* **PROBLEM**:
Extend the passage describing the display device's substrate areas, picking up right after its final sentence.

** START SUPPLIED TEXT **

According to the present disclosure, the non-display area NA may include a first non-display area NA1, a bending area BA, and a second non-display area NA2. For example, the first non-display area NA1 may be an area surrounding at least a portion of the display area AA. The bending area BA may be an area extending from at least one of a plurality of sides of the first non-display area NA1 and may be a bendable area. The second non-display area NA2 may be an area extending from the bending area BA, and the pad part PAD may be disposed therein. For example, the bending area BA may be in a bent state, and the remaining area of the support substrate 110, excluding the bending area BA, may be in a flat state. In this case, as the bending area BA is bent, the second non-display area NA2 may be located on a rear surface of the display area AA. However, the embodiments of the present disclosure are not limited thereto.

The display area AA of the support substrate 110 or the display device 1000 may be configured in various shapes depending on the design of the display device 1000. For example, the display area AA may be configured in a rectangular shape with four rounded corners, but the embodiments of the present disclosure are not limited thereto. In another example, the display area AA may be configured in a rectangular shape with four right-angled corners, a circular shape, or the like, but the embodiments of the present disclosure are not limited thereto.

According to the present disclosure, a width of the second non-display area NA2, in which a plurality of pad electrodes PE are disposed, may be greater than a width of the bending area BA, in which the plurality of link lines LL are disposed. In addition, a width of the display area AA in which the plurality of sub-pixels are disposed may be greater than the width of the bending area BA in which only the plurality of link lines LL are disposed. In the drawings, the width of the bending area BA is illustrated as being smaller than that of each of the other areas of the support substrate 110, but the shape of the support substrate 110 including the bending area BA is exemplary, and the embodiments of the present disclosure are not limited thereto.

** END SUPPLIED TEXT **
** START SUPPLIED DATA **

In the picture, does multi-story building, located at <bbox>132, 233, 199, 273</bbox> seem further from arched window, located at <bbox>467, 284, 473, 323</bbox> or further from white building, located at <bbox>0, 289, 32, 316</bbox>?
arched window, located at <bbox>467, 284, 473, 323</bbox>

** END SUPPLIED DATA **

* **ANSWER TO THIS EXERCISE**:
Referring to FIG. 3, a plurality of pixel driving circuits PD may be disposed in the display area AA. The plurality of pixel driving circuits PD may be circuits for driving the light-emitting elements of the plurality of sub-pixels. Each of the plurality of pixel driving circuits PD includes a plurality of transistors, including driving transistors, a storage capacitor, and the like, and the pixel driving circuits PD may supply control signals, power, and driving current to the light-emitting elements of the plurality of sub-pixels, thereby controlling the light-emission operations of the plurality of light-emitting elements. For example, the pixel driving circuit PD may include power lines and signal lines for controlling an on/off state and/or a light-emission time of the light-emitting element. For example, the plurality of pixel driving circuits PD may be driving drivers fabricated using a metal-oxide-silicon field-effect transistor (MOSFET) manufacturing process on a semiconductor substrate, but the embodiments of the present disclosure are not limited thereto. The driving drivers include the plurality of pixel driving circuits PD and may drive the plurality of sub-pixels.

Referring to FIG. 1 together, the flexible circuit board CB and the printed circuit board 160 may be disposed below the display panel 100. The flexible circuit board CB and the printed circuit board 160 may be disposed at least one side edge of the display panel 100, but the embodiments of the present disclosure are not limited thereto. One side of the flexible circuit board CB may be attached to the display panel 100, and the other side thereof may be attached to the printed circuit board 160, but the embodiments of the present disclosure are not limited thereto. The flexible circuit board CB may be a flexible film, but the embodiments of the present disclosure are not limited thereto.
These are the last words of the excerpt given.